I was diagnosed with a type of liver cancer, hepatocellular carcinoma (HCC), three and a half years ago. Since then it has been an emotional rollercoaster, however I’m now cancer free and planning on getting married this year.
My journey to diagnosis started when I was doing some work in the garden, I knelt down and hurt my leg. My leg swelled up and after a few days, the swelling had not gone away so I visited my GP. My doctor thought it was a blood clot, and sent me for a scan. The scan did not show anything out of the ordinary so I was referred to get a full blood test. Upon getting my results, it was clear something was abnormal in my liver. Within a week or two of full blood tests, I was referred to a specialist liver doctor who diagnosed me with Hepatitis C and HCC. At this time, it was just the one tumour they found.
While I was fortunate enough that, within two weeks – thanks to effective treatment – my Hepatitis C was untraceable, addressing the liver cancer was more challenging. I was prescribed medication and underwent a radiofrequency ablation procedure. During this appointment, two new tumours on my liver were identified, which then required further therapy, this time embolization. Treatment helped ensure my tumour number and size did not increase, meaning I met the clinical threshold for transplant surgery - my only potential chance of a ‘cure’.
I was lucky enough to be put on the transplant list and in February 2018, I received a call to tell me that there is a suitable liver for me. I was admitted into hospital, but woke up in ICU to hear that my donor liver had been given to another individual, who needed it more. I was devastated, scared and disheartened, I even considered coming off the transplant list. This was a particular low point and the ongoing support of my clinical nurses, who I’ve come to think of as friends, was instrumental in helping me through this.

Apply what you read:
• 1. In the liver cancer account, what did the GP first think caused the swollen leg?
• 2. Resume the liver cancer account from the point where it stops.

Source material:
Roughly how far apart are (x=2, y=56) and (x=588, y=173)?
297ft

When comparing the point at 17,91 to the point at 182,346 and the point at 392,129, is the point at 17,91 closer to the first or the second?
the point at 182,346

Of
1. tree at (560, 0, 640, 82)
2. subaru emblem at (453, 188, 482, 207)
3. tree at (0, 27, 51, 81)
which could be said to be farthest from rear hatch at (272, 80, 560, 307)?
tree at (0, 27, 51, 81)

Answer list:
• 1. A blood clot.

• 2.
On the 20th of May, I received another call to receive a transplant. The procedure went well, so well that I’m now HCC free, although it was at this point I discovered my old liver had four tumours, and a cluster tumour interacting with my blood supply – meaning that there is a one in three chance of my cancer returning. I’m now on medication for the rest of my life and scanned every 6 months to check if the cancer returns.
I’m very fortunate to have support from my immediate family and partner. We’re a lot closer after going through this experience. If I were to describe my story, I’d say it was an emotional rollercoaster that only has a happy ending because of pure luck. If I had not hurt my knee those three and a half years ago my doctors might not have caught my condition until it was too late. I feel like, I’ve been given another chance. I appreciate every single day and, for the first time in years, can plan ahead, to the extent that I’m getting married next year!